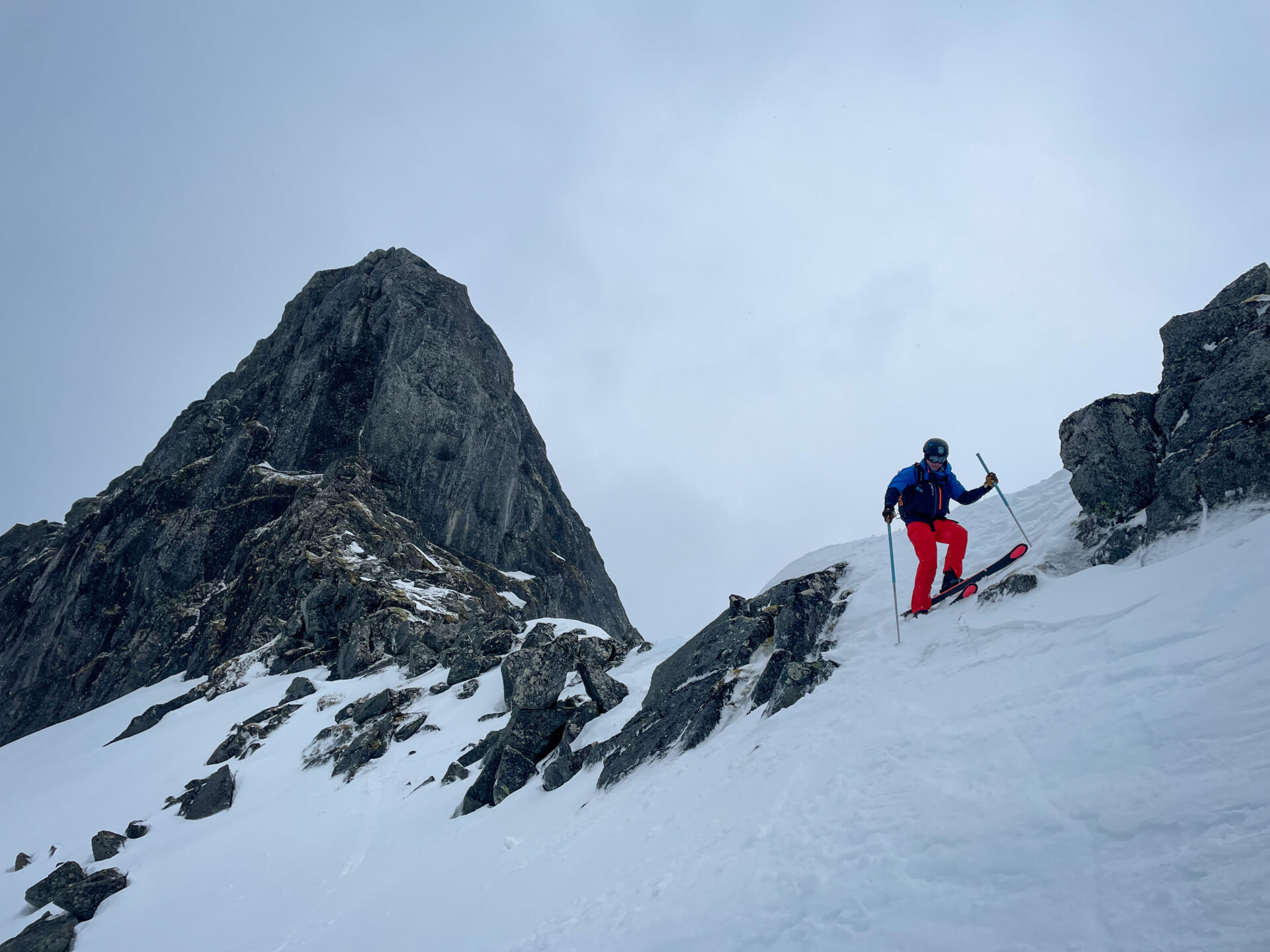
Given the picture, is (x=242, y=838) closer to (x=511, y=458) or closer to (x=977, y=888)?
(x=977, y=888)

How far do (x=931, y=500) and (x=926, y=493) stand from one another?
0.48 ft

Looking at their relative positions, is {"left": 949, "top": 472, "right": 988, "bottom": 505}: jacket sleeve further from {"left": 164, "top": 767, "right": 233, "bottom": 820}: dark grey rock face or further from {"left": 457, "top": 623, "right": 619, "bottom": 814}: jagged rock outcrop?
{"left": 164, "top": 767, "right": 233, "bottom": 820}: dark grey rock face

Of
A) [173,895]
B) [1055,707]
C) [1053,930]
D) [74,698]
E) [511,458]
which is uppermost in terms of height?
[511,458]

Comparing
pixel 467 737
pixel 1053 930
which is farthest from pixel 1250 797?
pixel 467 737

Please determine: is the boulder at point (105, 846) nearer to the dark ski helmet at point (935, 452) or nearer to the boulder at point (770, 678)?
the boulder at point (770, 678)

▬▬▬▬▬▬

▶ **WHAT YOU NEED TO DO**:
Copy out every row above word for word, leaving out the pictures.

▶ **THE REPLY**:
Given the picture, is (x=242, y=838) closer to (x=511, y=458) or closer to (x=977, y=888)?
(x=977, y=888)

How far do (x=931, y=500) and (x=926, y=493) stand from one another?
0.48 ft

Looking at their relative positions, is {"left": 949, "top": 472, "right": 988, "bottom": 505}: jacket sleeve further from {"left": 164, "top": 767, "right": 233, "bottom": 820}: dark grey rock face or further from {"left": 457, "top": 623, "right": 619, "bottom": 814}: jagged rock outcrop?
{"left": 164, "top": 767, "right": 233, "bottom": 820}: dark grey rock face

Of
A) [173,895]
B) [1055,707]
C) [1053,930]
D) [74,698]
E) [511,458]
which is uppermost in terms of height?
[511,458]

Comparing
pixel 467 737
pixel 1053 930
which is farthest from pixel 1250 797?
pixel 467 737

Please determine: is the boulder at point (105, 846) nearer to the dark ski helmet at point (935, 452) or nearer to the boulder at point (770, 678)?
the boulder at point (770, 678)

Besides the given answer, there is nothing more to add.